▶ **Problem requirements**: Write out all of the entries exactly as given.
# Start of Data entries
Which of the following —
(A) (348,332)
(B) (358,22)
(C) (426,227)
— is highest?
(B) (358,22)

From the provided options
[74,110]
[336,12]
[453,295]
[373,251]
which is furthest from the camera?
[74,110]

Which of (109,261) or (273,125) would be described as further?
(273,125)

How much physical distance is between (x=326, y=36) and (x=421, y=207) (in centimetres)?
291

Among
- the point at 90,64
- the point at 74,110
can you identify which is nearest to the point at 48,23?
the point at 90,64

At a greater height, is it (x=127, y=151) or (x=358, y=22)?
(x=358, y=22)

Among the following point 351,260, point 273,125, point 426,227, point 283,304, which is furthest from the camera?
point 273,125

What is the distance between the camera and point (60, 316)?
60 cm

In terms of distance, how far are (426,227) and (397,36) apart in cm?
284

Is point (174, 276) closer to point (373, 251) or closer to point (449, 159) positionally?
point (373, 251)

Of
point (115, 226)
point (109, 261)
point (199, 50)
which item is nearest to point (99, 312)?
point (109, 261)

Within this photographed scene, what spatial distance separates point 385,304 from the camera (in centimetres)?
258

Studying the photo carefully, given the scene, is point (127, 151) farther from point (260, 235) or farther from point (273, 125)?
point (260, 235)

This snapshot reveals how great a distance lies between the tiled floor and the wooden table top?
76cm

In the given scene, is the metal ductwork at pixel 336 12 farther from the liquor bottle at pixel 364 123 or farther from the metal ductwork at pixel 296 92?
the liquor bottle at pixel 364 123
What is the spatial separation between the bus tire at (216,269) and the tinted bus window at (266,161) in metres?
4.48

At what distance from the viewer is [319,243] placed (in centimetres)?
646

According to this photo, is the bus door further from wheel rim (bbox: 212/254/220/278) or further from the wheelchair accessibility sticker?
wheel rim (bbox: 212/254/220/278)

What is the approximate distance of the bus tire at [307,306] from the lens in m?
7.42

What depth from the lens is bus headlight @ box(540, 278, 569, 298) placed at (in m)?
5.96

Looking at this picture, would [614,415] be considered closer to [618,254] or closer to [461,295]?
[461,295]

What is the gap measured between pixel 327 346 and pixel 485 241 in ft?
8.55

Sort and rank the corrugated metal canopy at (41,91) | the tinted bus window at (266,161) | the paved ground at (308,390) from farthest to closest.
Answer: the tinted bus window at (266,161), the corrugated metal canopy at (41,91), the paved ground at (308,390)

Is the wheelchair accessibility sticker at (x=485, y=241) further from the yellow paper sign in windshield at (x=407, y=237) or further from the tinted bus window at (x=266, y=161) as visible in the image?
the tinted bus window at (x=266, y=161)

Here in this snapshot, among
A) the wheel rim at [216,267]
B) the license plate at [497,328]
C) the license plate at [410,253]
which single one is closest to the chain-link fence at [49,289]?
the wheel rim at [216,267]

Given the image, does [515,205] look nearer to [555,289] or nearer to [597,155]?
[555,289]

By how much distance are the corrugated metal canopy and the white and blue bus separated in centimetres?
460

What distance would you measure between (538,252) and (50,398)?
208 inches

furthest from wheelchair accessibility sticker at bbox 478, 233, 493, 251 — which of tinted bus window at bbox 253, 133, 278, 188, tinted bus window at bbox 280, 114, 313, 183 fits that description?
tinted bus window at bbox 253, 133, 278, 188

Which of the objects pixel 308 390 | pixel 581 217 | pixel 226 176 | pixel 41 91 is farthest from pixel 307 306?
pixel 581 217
# End of Data entries
▶ **Finished answer**:
Which of the following —
(A) (348,332)
(B) (358,22)
(C) (426,227)
— is highest?
(B) (358,22)

From the provided options
[74,110]
[336,12]
[453,295]
[373,251]
which is furthest from the camera?
[74,110]

Which of (109,261) or (273,125) would be described as further?
(273,125)

How much physical distance is between (x=326, y=36) and (x=421, y=207) (in centimetres)?
291

Among
- the point at 90,64
- the point at 74,110
can you identify which is nearest to the point at 48,23?
the point at 90,64

At a greater height, is it (x=127, y=151) or (x=358, y=22)?
(x=358, y=22)

Among the following point 351,260, point 273,125, point 426,227, point 283,304, which is furthest from the camera?
point 273,125

What is the distance between the camera and point (60, 316)?
60 cm

In terms of distance, how far are (426,227) and (397,36) apart in cm?
284

Is point (174, 276) closer to point (373, 251) or closer to point (449, 159) positionally?
point (373, 251)

Of
point (115, 226)
point (109, 261)
point (199, 50)
which item is nearest to point (99, 312)?
point (109, 261)

Within this photographed scene, what spatial distance separates point 385,304 from the camera (in centimetres)?
258

Studying the photo carefully, given the scene, is point (127, 151) farther from point (260, 235) or farther from point (273, 125)?
point (260, 235)

This snapshot reveals how great a distance lies between the tiled floor and the wooden table top?
76cm

In the given scene, is the metal ductwork at pixel 336 12 farther from the liquor bottle at pixel 364 123 or farther from the metal ductwork at pixel 296 92?
the liquor bottle at pixel 364 123
What is the spatial separation between the bus tire at (216,269) and the tinted bus window at (266,161) in metres?
4.48

At what distance from the viewer is [319,243] placed (in centimetres)?
646

According to this photo, is the bus door further from wheel rim (bbox: 212/254/220/278) or further from the wheelchair accessibility sticker?
wheel rim (bbox: 212/254/220/278)

What is the approximate distance of the bus tire at [307,306] from the lens in m?
7.42

What depth from the lens is bus headlight @ box(540, 278, 569, 298) placed at (in m)?
5.96

Looking at this picture, would [614,415] be considered closer to [618,254] or closer to [461,295]?
[461,295]

What is the gap measured between pixel 327 346 and pixel 485 241 in ft?
8.55

Sort and rank the corrugated metal canopy at (41,91) | the tinted bus window at (266,161) | the paved ground at (308,390) from farthest to closest.
Answer: the tinted bus window at (266,161), the corrugated metal canopy at (41,91), the paved ground at (308,390)

Is the wheelchair accessibility sticker at (x=485, y=241) further from the yellow paper sign in windshield at (x=407, y=237) or further from the tinted bus window at (x=266, y=161) as visible in the image?
the tinted bus window at (x=266, y=161)

Here in this snapshot, among
A) the wheel rim at [216,267]
B) the license plate at [497,328]
C) the license plate at [410,253]
which single one is closest to the chain-link fence at [49,289]?
the wheel rim at [216,267]

Given the image, does [515,205] look nearer to [555,289] or nearer to [597,155]?
[555,289]

By how much distance are the corrugated metal canopy and the white and blue bus separated in centimetres?
460

What distance would you measure between (538,252) and (50,398)?
208 inches

furthest from wheelchair accessibility sticker at bbox 478, 233, 493, 251 — which of tinted bus window at bbox 253, 133, 278, 188, tinted bus window at bbox 280, 114, 313, 183 fits that description?
tinted bus window at bbox 253, 133, 278, 188

Which of the objects pixel 308 390 | pixel 581 217 | pixel 226 176 | pixel 41 91 is farthest from pixel 307 306?
pixel 581 217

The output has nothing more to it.